Tech Managers Cannot Ignore AV System Testing.
One phrase seldom heard on projects is: “The AV installation has been completed ahead of schedule.” AV is usually the last trade in the door on a project, so construction delays from other trades have a big impact on the timely completion of the AV installation. Construction delays (which, let’s be honest, happen in some form on most projects) compress the AV installation window causing a last minute scramble to finish. Something has to be cut in order to complete the installation in less time and system testing is usually the first thing to go. This recurring issue of construction delays may have helped create an alarming trend—skipping system testing altogether.
System testing is the evaluation of new or updated AV systems against a list of criteria or punch list, to confirm scope, system operation, and installation quality. Below are reasons why system testing is vital to technology managers, integrators, and consultants. System testing is too important to be ignored.
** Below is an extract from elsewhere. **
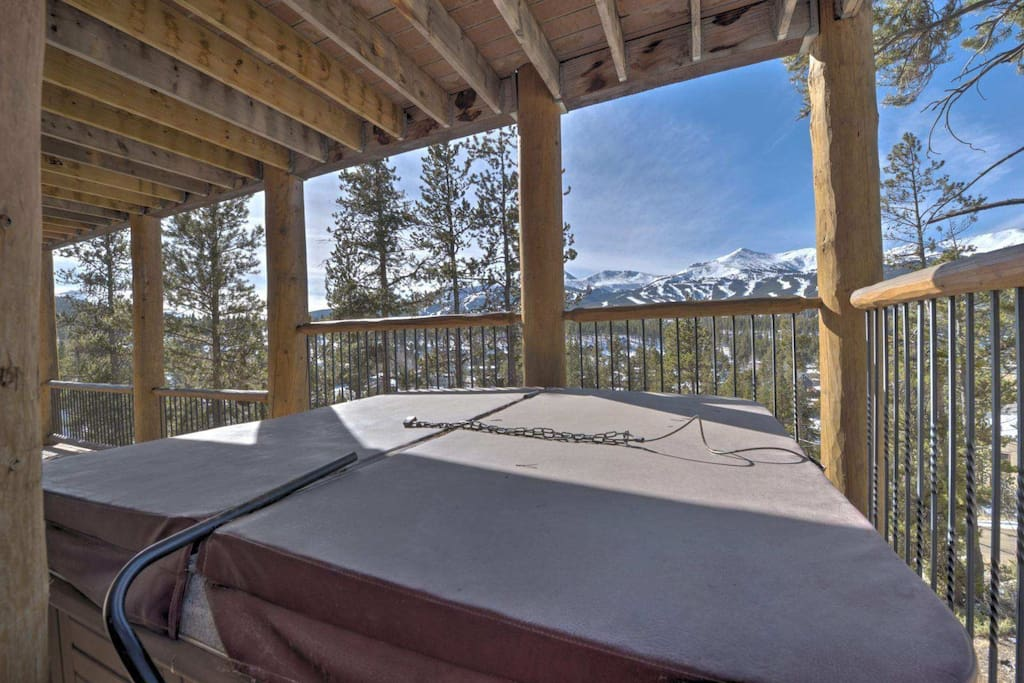 Private Hot Tub on the lower balcony...off the Bedrooms on Lower/Entrance Level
The Importance of System Testing to Technology Managers
As a technology manager it is likely that your budget funded the AV project, that you are responsible for oversight of the project, and that your staff will be responsible for supporting the new AV systems once completed. Given those things, it is crucial you know that you received what your institution paid for, that the project scope has been completed and that the systems actually work. The best way to confirm those items is by a robust system testing process.
A thorough, system by system testing process ensures that all of project scope has been delivered. Additionally, system testing is an excellent way to train support staff, especially prior to end-user training (and prevents the embarrassing experience of discovering bugs in the system during training). Having the punch list for each room documented also helps in providing a dated record of equipment conditions so any damaged equipment is noted prior to first use to avoid disputes. Perhaps most importantly, system testing prevents “unknown” issues from being discovered down the road once the project has been closed requiring maintenance and repair budget spend to fix.
At the start of a project, make sure to bring up the topic of system testing early. Work with the consultant and/or integrator to create a punch list for each system. The best time for this is as soon as the AV design has been finalized. It may make sense to perform the system testing with your own staff and procure the necessary testing equipment. If your staff doesn’t have the technical ability, equipment, or bandwidth to complete the system testing, consider hiring a third party to perform the testing. Other options are consultants or integrators who were the second choice when the job was awarded. A best practice is to request the integrator self-test their installation, and then the consultant performs testing, followed by a third party or the technology manager’s staff.
Finally, if you also manage the AV lifecycle, coordinating data collection with the system testing is a good way to combine tasks and limit having the rooms offline multiple times. For more information, read our November feature, “Planning Your Next Technology Upgrade,”.
The Importance of System Testing to AV Integrators
AV integrators I have spoken with revealed that one of their biggest challenges is dealing with callbacks. Needing to return to a job site thought to be complete to address issues found by the end-user hurts profitability, can cause scheduling issues, and damage a reputation. Callbacks can be greatly mitigated by creating a culture where a job is not considered complete until it has passed internal system testing. If you are working under a general contractor or electrical contractor having a clean punch list also reflects well on them and increases your chances for being contacted for future bids. Having a punch list also protects against scope creep at the end of the project as the punch list should list the performance requirements for each system. Finally, having a document dating the functionality of each system helps deal with equipment damaged post-installation.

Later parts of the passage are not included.